■ **INSTRUCTIONS TO FOLLOW**
Begin at the line below that contains "request_url: https://www.google.com/recaptcha/api2/aframe" and write out every line from there to the end of the entries, exactly.

■ **DATA TO PROCESS**

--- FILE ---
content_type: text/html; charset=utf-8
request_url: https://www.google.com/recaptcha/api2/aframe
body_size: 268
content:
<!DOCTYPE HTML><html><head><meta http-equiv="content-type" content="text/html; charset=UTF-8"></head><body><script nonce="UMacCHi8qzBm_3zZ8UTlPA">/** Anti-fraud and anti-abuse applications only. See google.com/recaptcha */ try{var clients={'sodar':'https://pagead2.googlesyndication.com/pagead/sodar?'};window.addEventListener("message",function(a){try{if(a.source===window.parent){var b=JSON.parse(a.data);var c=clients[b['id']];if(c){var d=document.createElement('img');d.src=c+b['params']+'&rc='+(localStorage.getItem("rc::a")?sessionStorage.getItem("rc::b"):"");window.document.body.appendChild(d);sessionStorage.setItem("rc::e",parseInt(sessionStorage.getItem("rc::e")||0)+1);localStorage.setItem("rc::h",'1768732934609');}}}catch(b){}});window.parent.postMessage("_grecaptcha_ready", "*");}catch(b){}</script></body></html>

■ **RESULT FOR THIS EXERCISE**
request_url: https://www.google.com/recaptcha/api2/aframe
body_size: 268
content:
<!DOCTYPE HTML><html><head><meta http-equiv="content-type" content="text/html; charset=UTF-8"></head><body><script nonce="UMacCHi8qzBm_3zZ8UTlPA">/** Anti-fraud and anti-abuse applications only. See google.com/recaptcha */ try{var clients={'sodar':'https://pagead2.googlesyndication.com/pagead/sodar?'};window.addEventListener("message",function(a){try{if(a.source===window.parent){var b=JSON.parse(a.data);var c=clients[b['id']];if(c){var d=document.createElement('img');d.src=c+b['params']+'&rc='+(localStorage.getItem("rc::a")?sessionStorage.getItem("rc::b"):"");window.document.body.appendChild(d);sessionStorage.setItem("rc::e",parseInt(sessionStorage.getItem("rc::e")||0)+1);localStorage.setItem("rc::h",'1768732934609');}}}catch(b){}});window.parent.postMessage("_grecaptcha_ready", "*");}catch(b){}</script></body></html>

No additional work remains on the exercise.